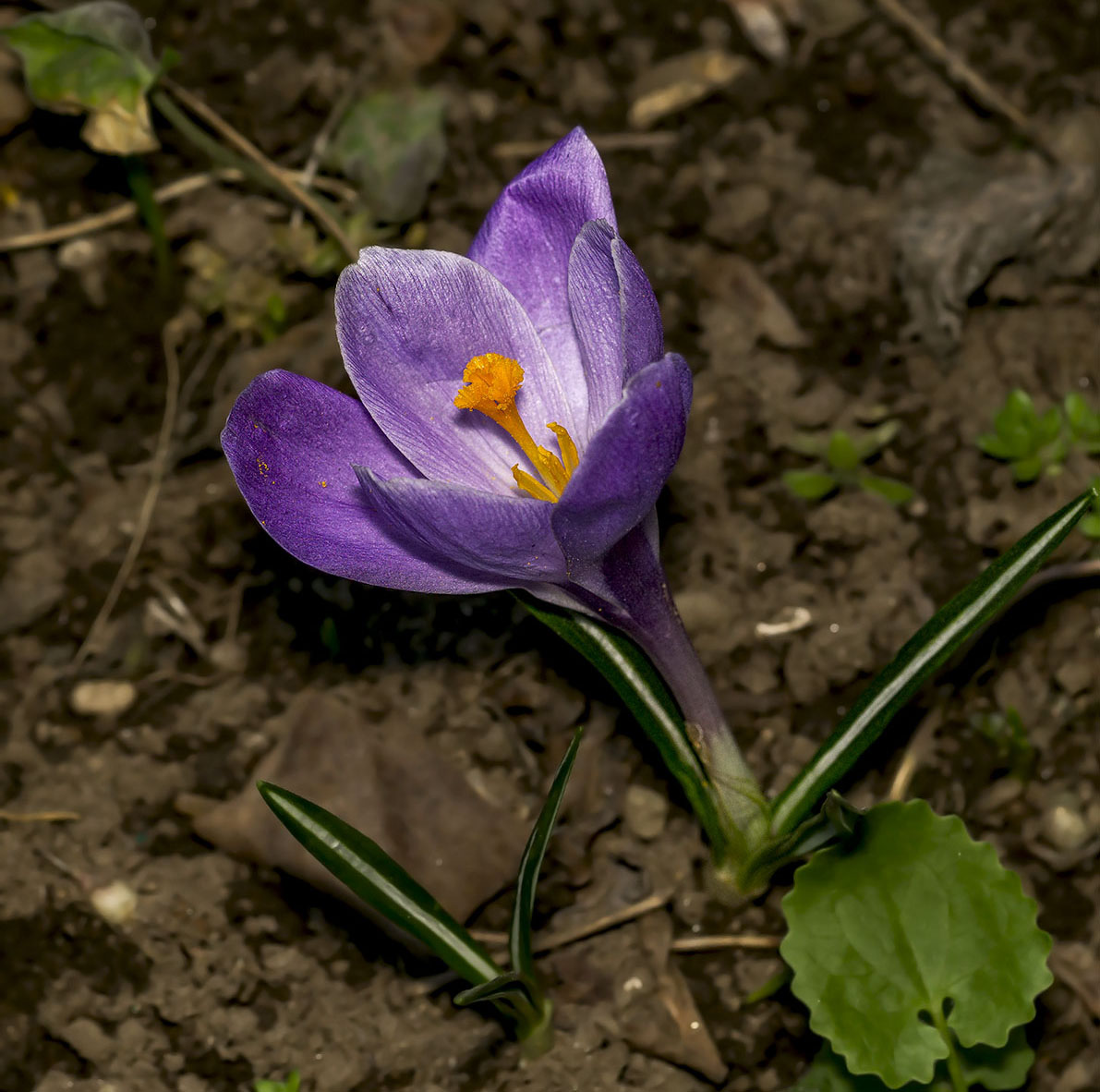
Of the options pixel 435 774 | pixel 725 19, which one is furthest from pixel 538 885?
pixel 725 19

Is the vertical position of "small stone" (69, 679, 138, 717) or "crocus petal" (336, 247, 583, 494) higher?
"crocus petal" (336, 247, 583, 494)

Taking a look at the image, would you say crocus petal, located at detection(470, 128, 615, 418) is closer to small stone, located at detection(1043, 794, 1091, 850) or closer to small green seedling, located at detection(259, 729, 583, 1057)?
small green seedling, located at detection(259, 729, 583, 1057)

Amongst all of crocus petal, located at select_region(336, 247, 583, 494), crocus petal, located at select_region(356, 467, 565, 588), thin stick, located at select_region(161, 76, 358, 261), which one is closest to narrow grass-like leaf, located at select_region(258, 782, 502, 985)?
crocus petal, located at select_region(356, 467, 565, 588)

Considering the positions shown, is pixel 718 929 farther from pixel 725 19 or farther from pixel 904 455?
pixel 725 19

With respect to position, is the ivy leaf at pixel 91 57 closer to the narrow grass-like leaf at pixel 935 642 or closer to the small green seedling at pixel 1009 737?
the narrow grass-like leaf at pixel 935 642

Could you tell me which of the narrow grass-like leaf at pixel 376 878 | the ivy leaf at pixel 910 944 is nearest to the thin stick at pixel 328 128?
the narrow grass-like leaf at pixel 376 878

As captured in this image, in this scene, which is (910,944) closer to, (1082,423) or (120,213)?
(1082,423)
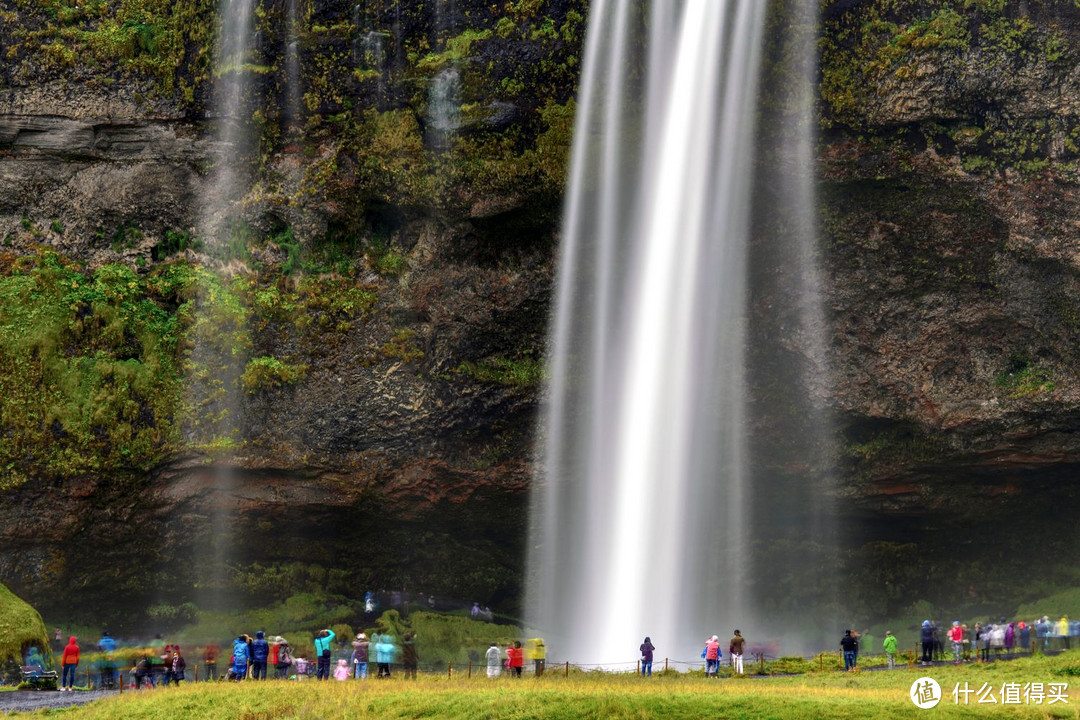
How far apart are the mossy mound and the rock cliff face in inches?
262

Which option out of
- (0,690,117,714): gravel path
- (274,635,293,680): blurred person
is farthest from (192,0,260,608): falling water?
(0,690,117,714): gravel path

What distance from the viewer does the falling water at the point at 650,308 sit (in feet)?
110

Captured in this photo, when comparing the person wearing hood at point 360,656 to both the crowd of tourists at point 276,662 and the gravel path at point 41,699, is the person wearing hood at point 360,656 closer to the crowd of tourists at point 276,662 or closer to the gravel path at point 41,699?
the crowd of tourists at point 276,662

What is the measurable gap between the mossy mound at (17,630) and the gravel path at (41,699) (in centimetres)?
171

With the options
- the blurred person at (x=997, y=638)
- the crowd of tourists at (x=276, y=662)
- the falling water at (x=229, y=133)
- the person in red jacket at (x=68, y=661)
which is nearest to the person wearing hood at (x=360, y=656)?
the crowd of tourists at (x=276, y=662)

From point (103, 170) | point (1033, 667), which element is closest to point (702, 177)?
point (1033, 667)

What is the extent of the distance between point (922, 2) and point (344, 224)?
1783cm

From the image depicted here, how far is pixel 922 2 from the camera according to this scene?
33.8 m

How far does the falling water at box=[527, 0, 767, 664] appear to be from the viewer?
110ft

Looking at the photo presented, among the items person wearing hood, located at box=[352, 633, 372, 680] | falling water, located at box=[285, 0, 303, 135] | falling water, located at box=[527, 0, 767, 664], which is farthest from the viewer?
falling water, located at box=[285, 0, 303, 135]

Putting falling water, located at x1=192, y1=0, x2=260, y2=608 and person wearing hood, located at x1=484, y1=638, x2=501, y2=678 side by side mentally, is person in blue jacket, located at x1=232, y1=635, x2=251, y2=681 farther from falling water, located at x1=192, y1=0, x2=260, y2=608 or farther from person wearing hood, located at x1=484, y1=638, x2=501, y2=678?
falling water, located at x1=192, y1=0, x2=260, y2=608

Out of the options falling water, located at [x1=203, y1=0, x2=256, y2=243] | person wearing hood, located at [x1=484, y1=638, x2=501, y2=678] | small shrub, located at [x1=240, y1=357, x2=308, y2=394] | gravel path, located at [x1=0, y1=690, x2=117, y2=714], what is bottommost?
gravel path, located at [x1=0, y1=690, x2=117, y2=714]

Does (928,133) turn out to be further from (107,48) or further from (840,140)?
(107,48)

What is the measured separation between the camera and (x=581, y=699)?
20.3 metres
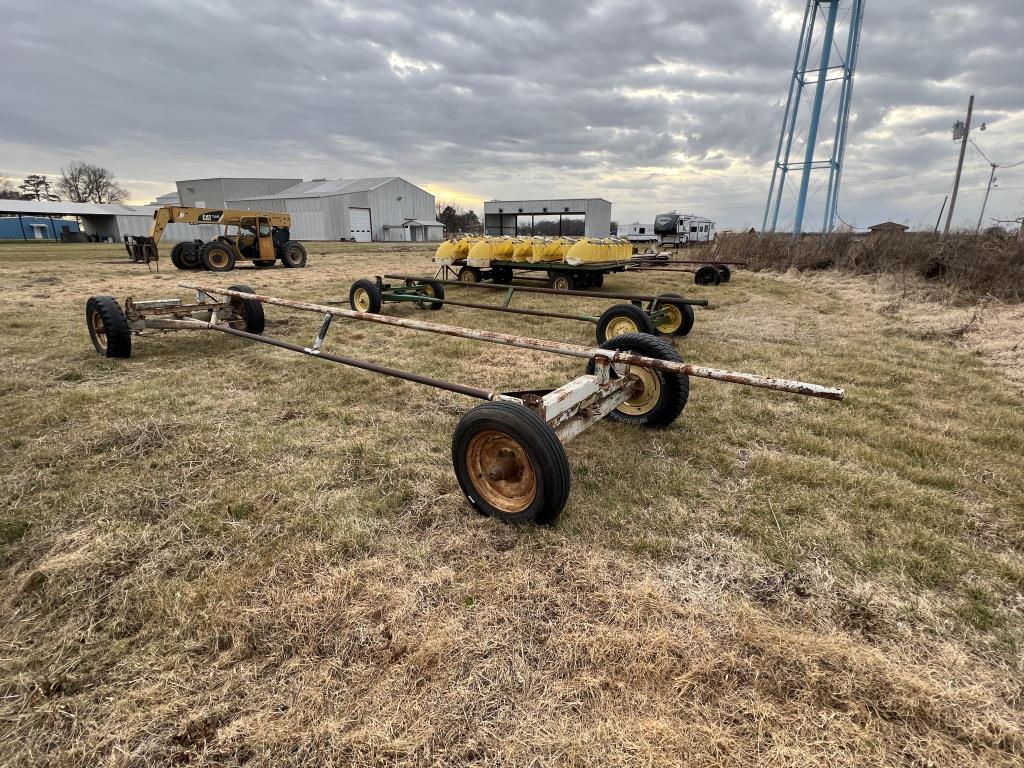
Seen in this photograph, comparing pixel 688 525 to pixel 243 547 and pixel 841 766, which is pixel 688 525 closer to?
pixel 841 766

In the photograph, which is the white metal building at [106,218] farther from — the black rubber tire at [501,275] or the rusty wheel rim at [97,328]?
the rusty wheel rim at [97,328]

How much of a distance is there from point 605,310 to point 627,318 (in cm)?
216

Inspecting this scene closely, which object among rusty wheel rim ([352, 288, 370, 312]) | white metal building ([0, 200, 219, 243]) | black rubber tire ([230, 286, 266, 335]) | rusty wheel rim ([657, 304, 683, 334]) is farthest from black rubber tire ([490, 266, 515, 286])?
white metal building ([0, 200, 219, 243])

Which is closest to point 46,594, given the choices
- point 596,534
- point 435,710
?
point 435,710

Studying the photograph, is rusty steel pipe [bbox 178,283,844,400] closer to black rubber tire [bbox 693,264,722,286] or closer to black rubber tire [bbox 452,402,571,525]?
black rubber tire [bbox 452,402,571,525]

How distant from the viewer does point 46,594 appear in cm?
223

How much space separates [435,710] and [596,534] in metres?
1.31

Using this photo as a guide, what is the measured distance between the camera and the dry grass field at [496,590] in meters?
1.66

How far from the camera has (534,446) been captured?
2490mm

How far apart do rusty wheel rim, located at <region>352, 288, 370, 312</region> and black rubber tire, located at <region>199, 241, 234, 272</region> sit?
39.5 feet

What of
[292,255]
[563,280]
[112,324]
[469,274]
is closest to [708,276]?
[563,280]

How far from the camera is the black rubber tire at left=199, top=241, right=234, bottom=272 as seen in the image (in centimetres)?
1738

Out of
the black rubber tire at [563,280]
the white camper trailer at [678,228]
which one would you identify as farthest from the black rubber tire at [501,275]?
the white camper trailer at [678,228]

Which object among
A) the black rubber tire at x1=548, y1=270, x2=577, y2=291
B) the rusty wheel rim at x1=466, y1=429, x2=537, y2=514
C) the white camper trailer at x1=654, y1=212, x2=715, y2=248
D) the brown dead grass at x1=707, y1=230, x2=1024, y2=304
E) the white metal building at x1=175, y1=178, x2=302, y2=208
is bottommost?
the rusty wheel rim at x1=466, y1=429, x2=537, y2=514
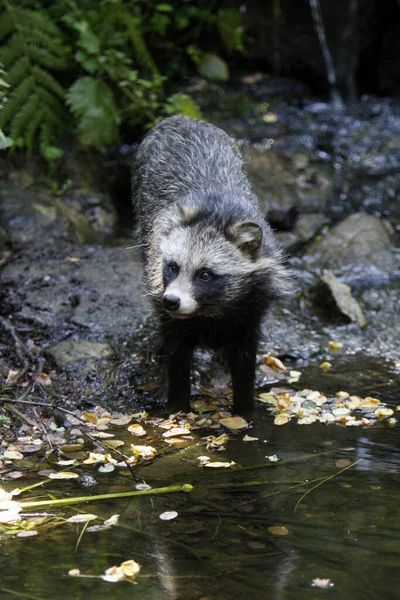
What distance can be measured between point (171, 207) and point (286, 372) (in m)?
2.08

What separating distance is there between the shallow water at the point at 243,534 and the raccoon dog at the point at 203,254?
0.90 meters

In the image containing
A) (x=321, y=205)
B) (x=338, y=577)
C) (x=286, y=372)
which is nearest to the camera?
(x=338, y=577)

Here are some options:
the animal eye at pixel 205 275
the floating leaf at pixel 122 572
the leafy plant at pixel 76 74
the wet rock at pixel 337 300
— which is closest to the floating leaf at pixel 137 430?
the animal eye at pixel 205 275

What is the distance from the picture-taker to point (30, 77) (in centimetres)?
950

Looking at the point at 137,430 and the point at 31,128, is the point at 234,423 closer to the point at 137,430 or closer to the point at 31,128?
the point at 137,430

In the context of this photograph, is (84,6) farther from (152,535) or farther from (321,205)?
(152,535)

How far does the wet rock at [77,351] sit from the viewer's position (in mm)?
6527

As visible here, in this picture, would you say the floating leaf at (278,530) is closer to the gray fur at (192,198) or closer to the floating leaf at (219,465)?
the floating leaf at (219,465)

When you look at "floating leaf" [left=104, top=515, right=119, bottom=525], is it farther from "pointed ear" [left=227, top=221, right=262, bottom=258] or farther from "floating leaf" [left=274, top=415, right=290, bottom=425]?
"pointed ear" [left=227, top=221, right=262, bottom=258]

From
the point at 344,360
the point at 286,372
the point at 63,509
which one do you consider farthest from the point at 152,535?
the point at 344,360

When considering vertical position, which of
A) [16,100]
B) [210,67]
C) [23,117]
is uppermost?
[210,67]

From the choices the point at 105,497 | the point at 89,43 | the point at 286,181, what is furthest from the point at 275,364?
the point at 89,43

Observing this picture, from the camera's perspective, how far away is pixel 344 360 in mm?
7168

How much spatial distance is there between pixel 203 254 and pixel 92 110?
4.99 metres
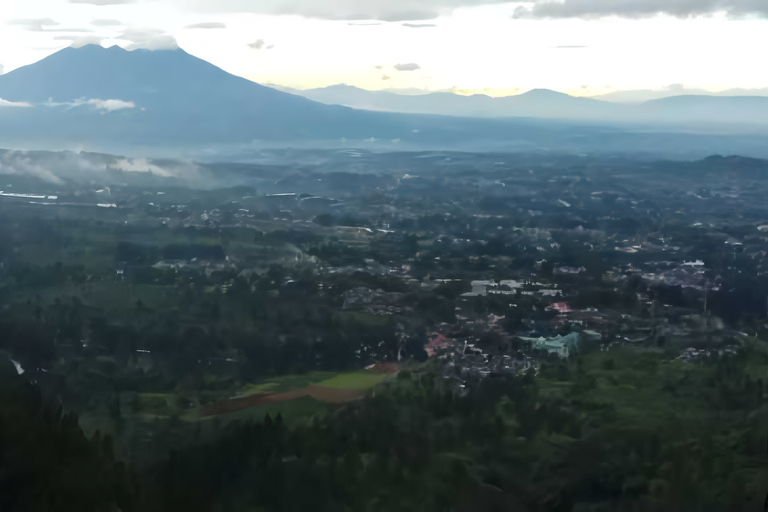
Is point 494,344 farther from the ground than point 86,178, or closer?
closer

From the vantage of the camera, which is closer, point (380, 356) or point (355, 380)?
point (355, 380)

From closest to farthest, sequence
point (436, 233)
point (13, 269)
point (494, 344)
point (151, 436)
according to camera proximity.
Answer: point (151, 436) → point (494, 344) → point (13, 269) → point (436, 233)

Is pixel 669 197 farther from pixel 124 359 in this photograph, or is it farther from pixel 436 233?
pixel 124 359

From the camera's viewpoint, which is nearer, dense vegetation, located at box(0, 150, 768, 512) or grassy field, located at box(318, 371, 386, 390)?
dense vegetation, located at box(0, 150, 768, 512)

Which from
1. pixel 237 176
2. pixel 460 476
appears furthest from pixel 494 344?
pixel 237 176

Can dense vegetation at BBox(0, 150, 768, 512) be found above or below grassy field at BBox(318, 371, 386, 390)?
above

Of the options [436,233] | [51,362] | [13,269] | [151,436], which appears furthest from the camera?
[436,233]

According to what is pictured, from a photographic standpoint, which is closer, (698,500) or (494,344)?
(698,500)

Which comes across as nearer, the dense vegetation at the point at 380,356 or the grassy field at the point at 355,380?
the dense vegetation at the point at 380,356

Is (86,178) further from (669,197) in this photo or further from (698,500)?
(698,500)

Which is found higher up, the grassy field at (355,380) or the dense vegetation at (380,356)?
the dense vegetation at (380,356)

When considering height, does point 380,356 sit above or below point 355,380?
above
__________________________________________________
## EXERCISE
Restate the final lines of the listing above word for word, beginning at the line that contains "Can dense vegetation".

## TASK RESULT
Can dense vegetation at BBox(0, 150, 768, 512) be found above or below grassy field at BBox(318, 371, 386, 390)?
above

Of the options [436,233] | [51,362] | [13,269] | [151,436], which appears furthest from the camera?
[436,233]

According to what is pictured, from a photographic standpoint, which is closer, (698,500) or (494,344)?
(698,500)

Which comes across as nearer, the dense vegetation at the point at 380,356 or the grassy field at the point at 355,380?
the dense vegetation at the point at 380,356

Is (86,178) further from (669,197) in this photo or further from (698,500)?
(698,500)

Which is found higher up, the grassy field at (355,380) or the dense vegetation at (380,356)?
the dense vegetation at (380,356)

When considering height, does point 380,356 sit above or below point 355,380?
above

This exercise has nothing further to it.